History of the choir
The choristers, both girls and boys, come from many different state schools across Liverpool and the diocese. Over the years, our choir has built a strong reputation; performing at numerous special services, concerts, broadcasts and recordings. The choir has toured extensively including some very successful recent concert tours to the USA, Malta, Germany and Portugal. The boys and girls of the choir sing most of the choral services six days a week.

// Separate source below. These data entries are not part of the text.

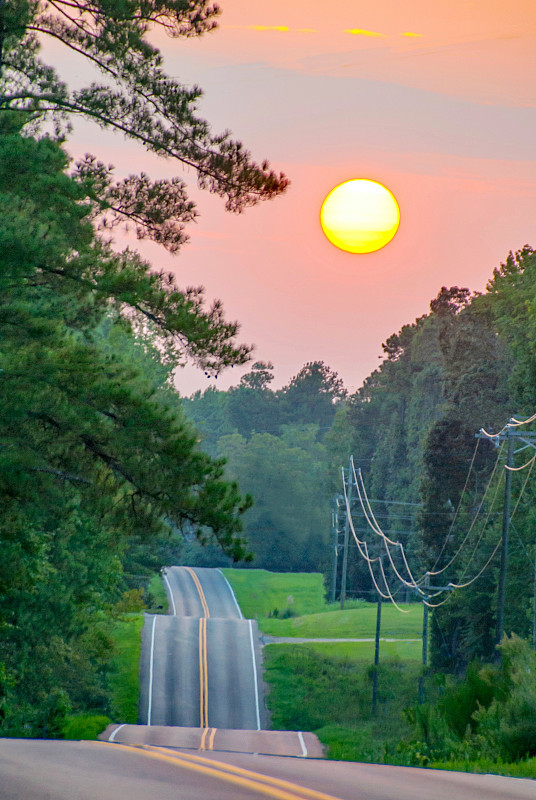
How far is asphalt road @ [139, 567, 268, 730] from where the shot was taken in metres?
43.5

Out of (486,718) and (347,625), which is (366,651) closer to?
(347,625)

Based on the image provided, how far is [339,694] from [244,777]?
38093 mm

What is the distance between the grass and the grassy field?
1064cm

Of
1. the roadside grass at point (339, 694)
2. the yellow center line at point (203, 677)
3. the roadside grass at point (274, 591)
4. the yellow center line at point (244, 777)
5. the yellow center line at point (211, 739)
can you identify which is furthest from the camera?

Over its life span, the choir membership has included more than 2000 boys and a growing number of girls, many of whom have gone on to eminent careers including doctors, lawyers, composers, organists and directors of music. The choir has worked with many famous musicians, including former Beatle Sir Paul McCartney who, despite having failed his audition for the choir in the 1950s, returned to the Cathedral to collaborate with the choir several times - most notably in performances of the ‘Liverpool Oratorio’ and 'Ecce Cor Meum'.
The Cathedral Choir was founded when the Diocese of Liverpool was founded in 1880 and the Parish Church of Saint Peter became the first Cathedral of the Diocese. In 1904 work began on Giles Gilbert Scott’s great new Cathedral and in 1910 the first portion, the Lady Chapel, came into full use. Regular choral services in the new Cathedral, sung by a choir of boys and men began.
They sustained daily worship in the Cathedral Lady Chapel for the next fourteen years, until the first bay of the main Cathedral was completed in 1924. Daily choral services were maintained until the outbreak of the Second World War, at which time the number of choral services was reduced. The pattern of choral services six days a week was re-established with the boys and Lay Clerks singing each day apart from Wednesday. In September 2003, to mark the centenary of Scott’s Cathedral in 2004, the girls’ choir was founded. Since 2020, the choir´s adult singers now comprise six Choral Scholars and six Vicars Choral.